While visiting we were recalling all the days when they were young and so sick. There were a ba-zillion doctors appointments, tests and retests. I held their hand so many times for so many tests it created it’s own bond. There was more medicine than a little body should have to take and medical words they shouldn’t have to know. No five year old should have to ask if he had his “Pulmozyme” yet and no six year old should be so sick that as you hold him in his hospital bed, he looks at you and asks “Is this the time I am going to die?” For that matter, no youngest brother, Adam, should have to watch his two older brothers be sick all time and share his mom with two brothers, breathing treatments, hospitalizations and this damn disease.
So as we sat there and talked that night in Joey’s NYC apartment, we recalled all the challenges we went through and all the obstacles they have overcome (too numerous and too painful to remember at this writing), they asked me “Mom, how did you do it?” Well… for once, the answer was easy. My dad taught me how. Without even knowing it at the time, he was the perfect mentor for caring for someone who was chronically ill. My mom had multiple sclerosis and was bed ridden from the time I was in first grade. I watched my dad lovingly care for her in so many ways (again too numerous and too painful for this writing) but he taught me the honor of this special job and the medicine of positive thinking…with a bit of humor and couple of beers thrown in.
So…the answer was easy. I told them straight up…it was papa. It was papa who taught me and it was his strong Canadian blood. He was determined to make the best of any situation…ANY situation, even life and death situations, and he taught me how to do just that. If he couldn’t find a silver lining, he pretended he could. He was the champion of smothering a negative with a positive. My dad’s heavenly homecoming was right before Tim was born. It’s been 29 years but I’m still wishing he hadn’t left me but I am forever grateful my boys got his green eyes and his strong Canadian blood.
So…that night as we were talking about my dad who was born in Canada and tough as the tundra there…Joey said “You know, I’ve always wanted to get a maple leaf tattoo in honor of papa.” Tim quickly concurred that he had too. So they decided to celebrate their roots and our strong Canadian blood and in NYC get their maple leaf tattoos together.
Since we had been thrrough so much…and he was MY dad…I decided to get a maple leaf tattoo with them.
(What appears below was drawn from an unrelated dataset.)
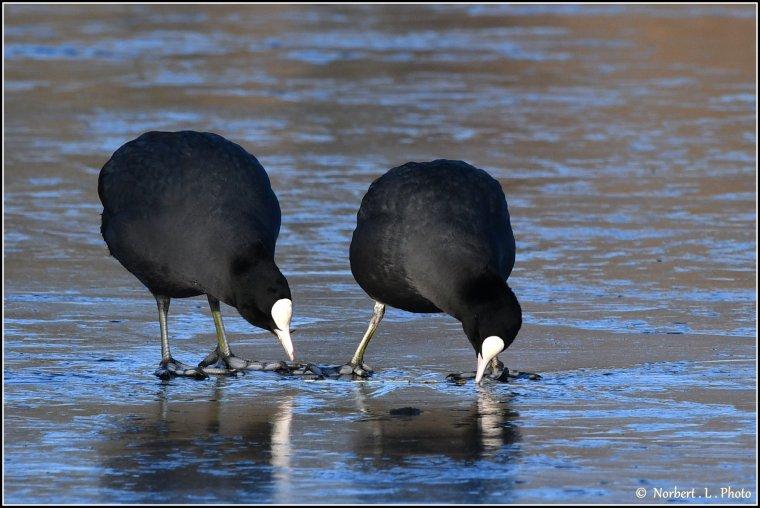 article  N° 1518  les oiseaux ..............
So off we trekked to celebrate our family bond, our Canadian roots and our “strengthening” coach. It even happened to be on July 4th, 2000-something…all three of us went together to get our tattoos.
They let me go first and being I was a little nervous, Joey held my hand like I held his for all those tests and medical procedures. I realized then we had come full circle. But that day we were more than connected by hand holding. The three of us were connected by a special homecoming, strong continuous fighters, green eyes and our tough Canadian blood And now we are connected by three inspired maple leafs tattooed on our skin…and in our hearts.